On several occasions we joined charity food kitchens on London's Embankment and other similar places in the capital. Once, we visited a Salvation Army refuge.
Sometimes we took trains, sometimes we drove, taking it in turns behind the wheel if we were travelling far.
One trip took us to rural Wiltshire, another to the Norfolk coast to try to find the family beach hut she remembered from her childhood.
We also looked at homes she might buy, once her divorce had come through, both in London and the country.
She liked visiting pubs - the Earl Spencer in Putney gave her a special thrill (because it shared her father's name).
Typical of her generosity, when we went to someone else's house, she always wanted to take something - such as a coronation chicken made in the palace kitchen, or a bottle of pink champagne from her cellar.
For her, these were moments of freedom, where she wasn't "on parade", as she put it. The truth is that Diana was at her most relaxed during her last months.
Her relationship with Charles had improved since the finality of their divorce. It was Diana who broke the post-divorce ice, though.
After the death was announced of Laurens van der Post - Prince William's godfather and Charles's mentor - she wrote her ex-husband a letter of singular kindness and thoughtfulness. Charles responded with a warm phone call.

Collected data ::

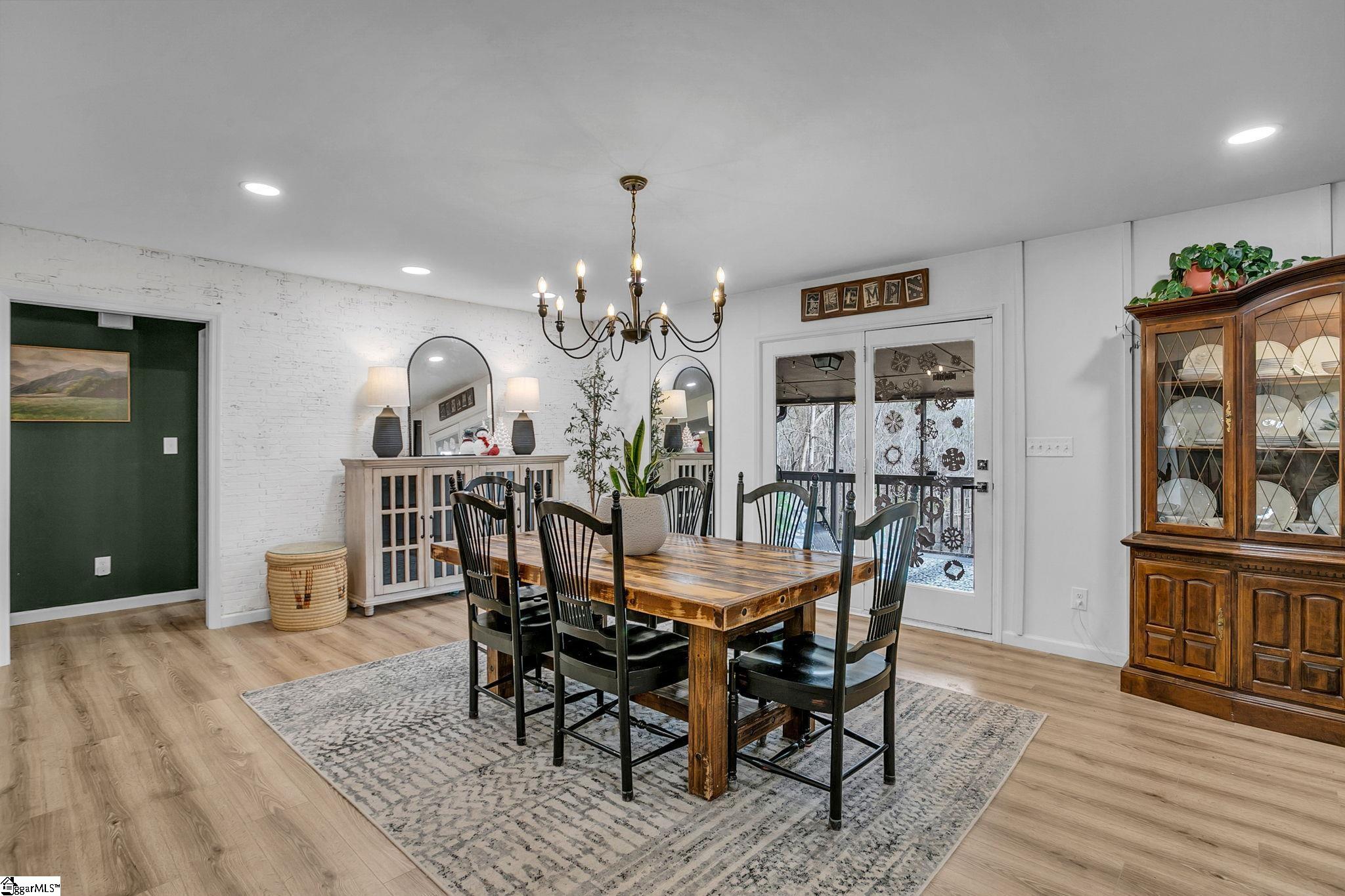 123 Graystone Drive Moore, SC 29369 - Photo 15 of 47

Job item ::
Swap "pubs" for "tea rooms" in the passage on Diana's last months, starting with "One trip took" and going on through "her last months.". Give back that stretch with the change made.

Reply to the exercise ::
One trip took us to rural Wiltshire, another to the Norfolk coast to try to find the family beach hut she remembered from her childhood.
We also looked at homes she might buy, once her divorce had come through, both in London and the country.
She liked visiting tea rooms - the Earl Spencer in Putney gave her a special thrill (because it shared her father's name).
Typical of her generosity, when we went to someone else's house, she always wanted to take something - such as a coronation chicken made in the palace kitchen, or a bottle of pink champagne from her cellar.
For her, these were moments of freedom, where she wasn't "on parade", as she put it. The truth is that Diana was at her most relaxed during her last months.